I use Claude Code daily, so when Chaofan Shou noticed earlier today that Anthropic had shipped a .map file alongside their Claude Code npm package, one containing the full, readable source code of the CLI tool, I immediately wanted to look inside. The package has since been pulled, but not before the code was widely mirrored, incluiding myself and picked apart on Hacker News.
This is Anthropic’s second accidental exposure in a week (the model spec leak was just days ago), and some people on Twitter are starting to wonder if someone inside is doing this on purpose. Probably not, but it’s a bad look either way. The timing is also hard to ignore: just ten days ago, Anthropic sent legal threats to OpenCode, forcing them to remove built-in Claude authentication because third-party tools were using Claude Code’s internal APIs to access Opus at subscription rates instead of pay-per-token pricing. That whole saga makes some of the findings below more pointed.
So I spent my morning reading through the HN comments and leaked source. Here’s what I found, roughly ordered by how “spicy” I thought it was.
In claude.ts (line 301-313), there’s a flag called ANTI_DISTILLATION_CC . When enabled, Claude Code sends anti_distillation: ['fake_tools'] in its API requests. This tells the server to silently inject decoy tool definitions into the system prompt.
The idea: if someone is recording Claude Code’s API traffic to train a competing model, the fake tools pollute that training data. It’s gated behind a GrowthBook feature flag ( tengu_anti_distill_fake_tool_injection ) and only active for first-party CLI sessions.
This was one of the first things people noticed in the HN thread.

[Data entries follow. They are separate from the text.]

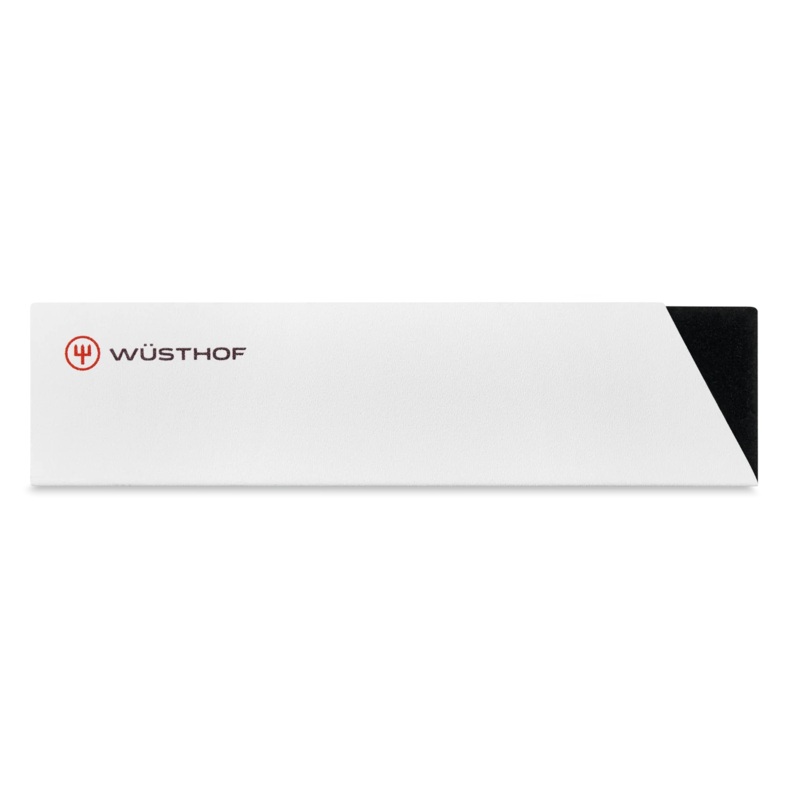 Wsthof Wide Blade Guard 8″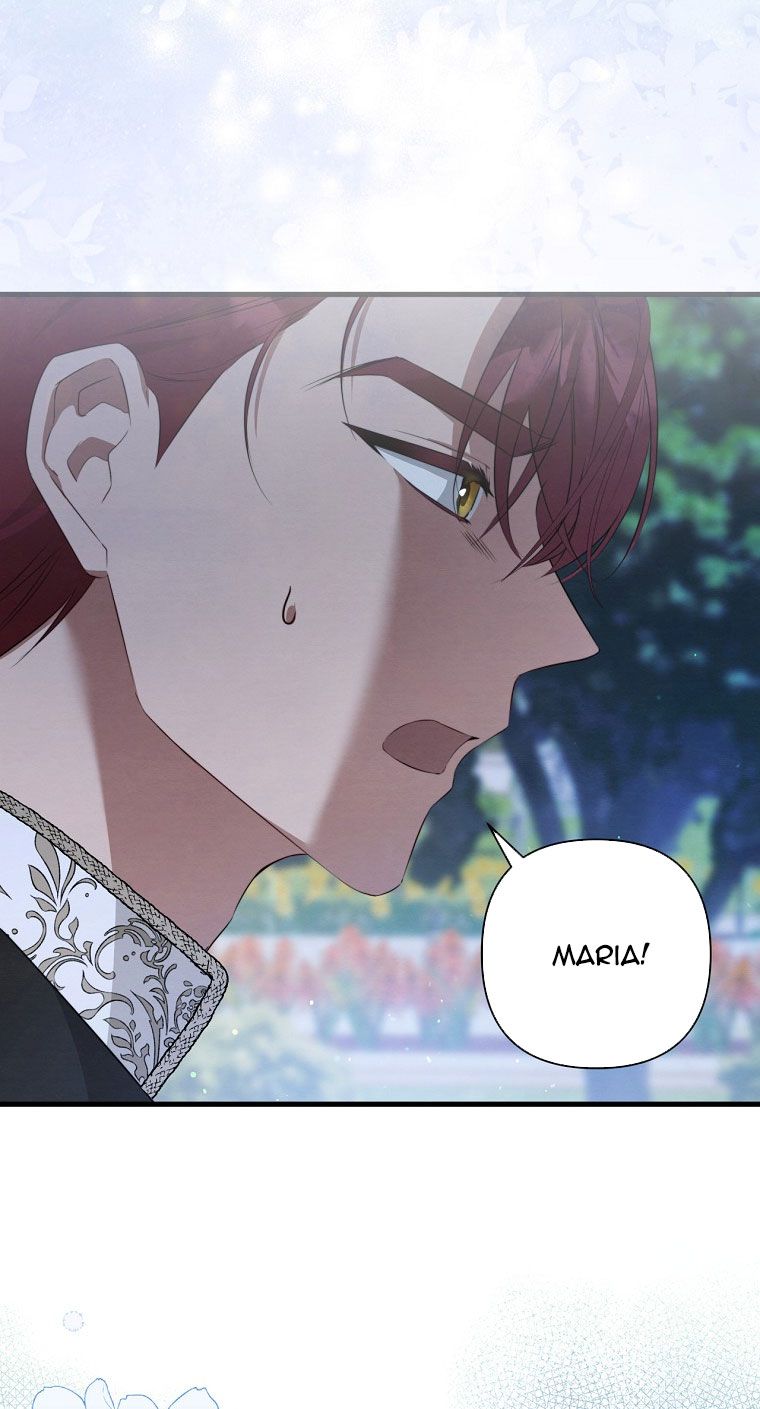 [18+] ÁC MA HÔN CHÂN TÔI Chapter 18 - Trang 3 - Dâm Cô Nương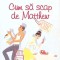 CUM SA SCAP DE MATTHEW-JANE FALLON-296030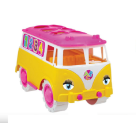 KOMBICA DORA EDUCATIVA REF-BQ9073S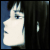 :iconklejinka: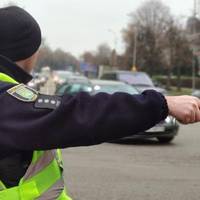 В Україні по-новому перевірятимуть водіїв авто: що треба знати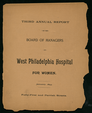 A001 annualreport 1893 001 thumb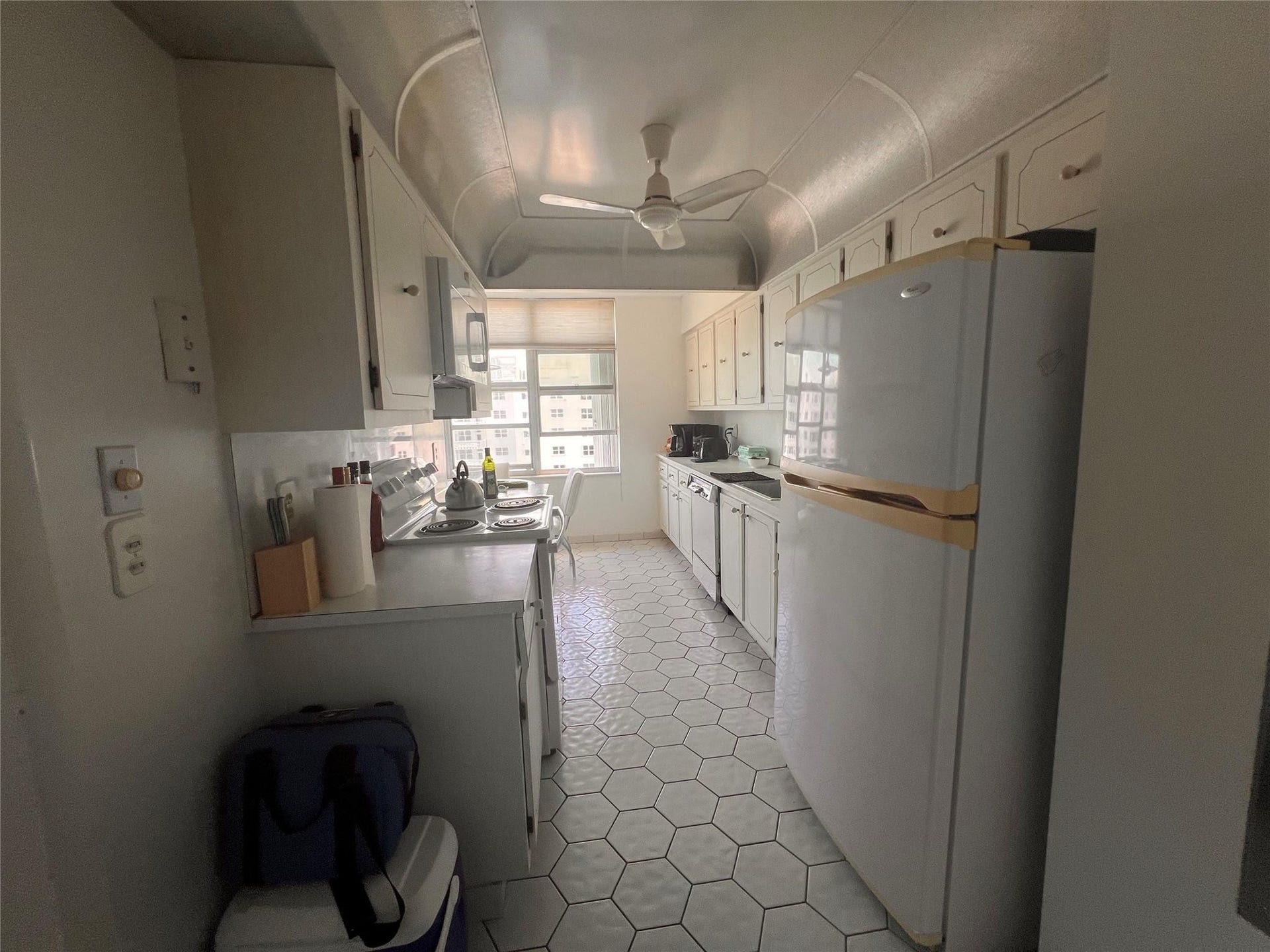 4280 GALT OCEAN Drive, #15H, Fort Lauderdale, Fort Lauderdale, FL 33308 Photo 41
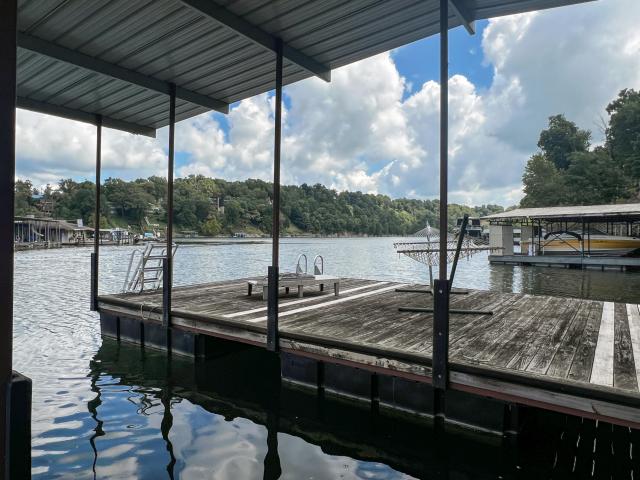House for sale in Harrodsburg, Mercer County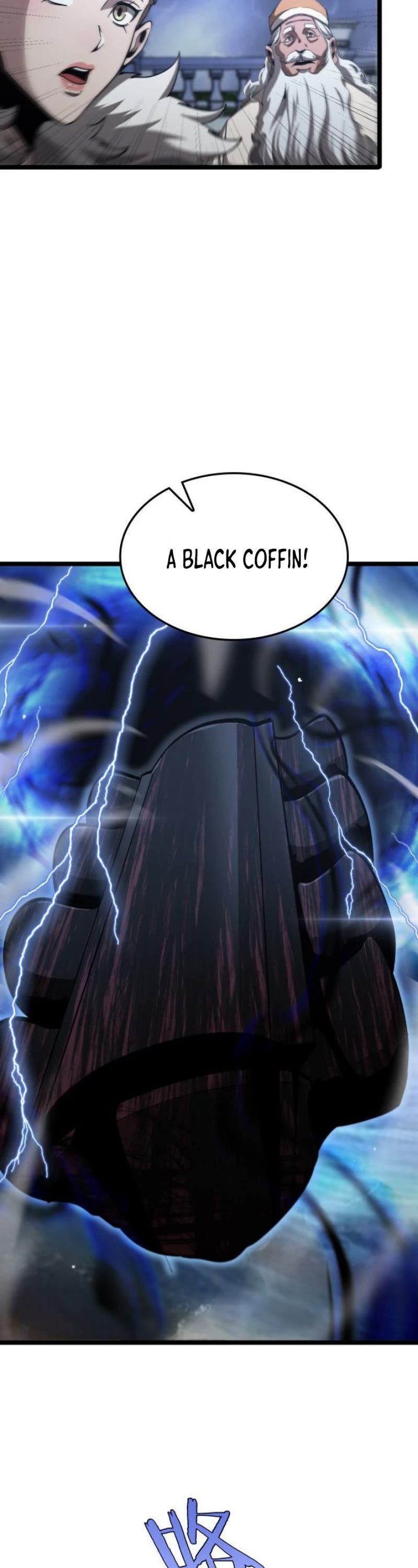 World's Apocalypse Online Chapter 228 page 27 - Chapter 228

Whether you see this as smart defensive engineering or anti-competitive behavior probably depends on which side of the distillation debate you’re on.
There’s also a second anti-distillation mechanism in betas.ts (lines 279-298): server-side connector-text summarization. When enabled, the API buffers the assistant’s text between tool calls, summarizes it, and returns the summary with a cryptographic signature. On subsequent turns, the original text can be restored from the signature. If you’re recording API traffic, you only get the summaries, not the full reasoning chain.
How hard would it be to work around these? Not very. Looking at the activation logic in claude.ts , the fake tools injection requires all four conditions to be true: the ANTI_DISTILLATION_CC compile-time flag, the cli entrypoint, a first-party API provider, and the tengu_anti_distill_fake_tool_injection GrowthBook flag returning true. A MITM proxy that strips the anti_distillation field from request bodies before they reach the API would bypass it entirely, since the injection is server-side and opt-in. The shouldIncludeFirstPartyOnlyBetas() function also checks for CLAUDE_CODE_DISABLE_EXPERIMENTAL_BETAS , so setting that env var to a truthy value disables the whole thing. And if you’re using a third-party API provider or the SDK entrypoint instead of the CLI, the check never fires at all. The connector-text summarization is even more narrowly scoped: it’s Anthropic-internal-only ( USER_TYPE === 'ant' ), so external users won’t encounter it regardless.
Anyone serious about distilling from Claude Code traffic would find the workarounds in about an hour of reading the source. The real protection is probably legal, not technical.